Quantitative prediction of protein–protein binding affinity with a potential of mean force considering volume correction

Abstract

Quantitative prediction of protein–protein binding affinity is essential for understanding protein–protein interactions. In this article, an atomic level potential of mean force (PMF) considering volume correction is presented for the prediction of protein–protein binding affinity. The potential is obtained by statistically analyzing X-ray structures of protein–protein complexes in the Protein Data Bank.
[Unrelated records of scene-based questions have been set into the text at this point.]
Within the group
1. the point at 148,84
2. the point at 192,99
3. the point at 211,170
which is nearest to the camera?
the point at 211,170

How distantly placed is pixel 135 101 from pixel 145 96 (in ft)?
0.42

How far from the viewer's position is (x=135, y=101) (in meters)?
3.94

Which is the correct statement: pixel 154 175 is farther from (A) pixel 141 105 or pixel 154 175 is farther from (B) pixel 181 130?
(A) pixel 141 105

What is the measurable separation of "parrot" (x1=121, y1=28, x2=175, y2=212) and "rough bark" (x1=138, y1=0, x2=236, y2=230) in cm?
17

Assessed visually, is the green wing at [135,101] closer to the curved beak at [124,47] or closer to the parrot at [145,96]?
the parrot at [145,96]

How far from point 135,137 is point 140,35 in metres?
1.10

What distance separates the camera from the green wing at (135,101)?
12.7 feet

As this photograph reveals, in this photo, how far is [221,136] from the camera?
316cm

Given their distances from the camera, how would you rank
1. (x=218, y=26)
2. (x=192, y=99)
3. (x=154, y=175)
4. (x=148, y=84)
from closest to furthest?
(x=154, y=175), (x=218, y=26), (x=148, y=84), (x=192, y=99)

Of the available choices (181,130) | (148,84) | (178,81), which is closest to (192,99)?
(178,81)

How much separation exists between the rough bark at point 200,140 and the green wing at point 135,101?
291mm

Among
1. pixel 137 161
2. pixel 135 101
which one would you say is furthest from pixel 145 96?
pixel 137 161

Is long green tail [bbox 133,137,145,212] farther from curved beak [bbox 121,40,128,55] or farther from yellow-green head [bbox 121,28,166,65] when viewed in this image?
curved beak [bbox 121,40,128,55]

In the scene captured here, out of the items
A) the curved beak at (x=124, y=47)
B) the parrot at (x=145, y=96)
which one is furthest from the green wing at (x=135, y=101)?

This approach circumvents the complicated steps of the volume correction process and is very easy to implement in practice. It can obtain more reasonable pair potential compared with traditional PMF and shows a classic picture of nonbonded atom pair interaction as Lennard-Jones potential. To evaluate the prediction ability for protein–protein binding affinity, six test sets are examined. Sets 1–5 were used as test set in five published studies, respectively, and set 6 was the union set of sets 1–5, with a total of 86 protein–protein complexes. The correlation coefficient (R) and standard deviation (SD) of fitting predicted affinity to experimental data were calculated to compare the performance of ours with that in literature. Our predictions on sets 1–5 were as good as the best prediction reported in the published studies, and for union set 6, R = 0.76, SD = 2.24 kcal/mol. Furthermore, we found that the volume correction can significantly improve the prediction ability. This approach can also promote the research on docking and protein structure prediction.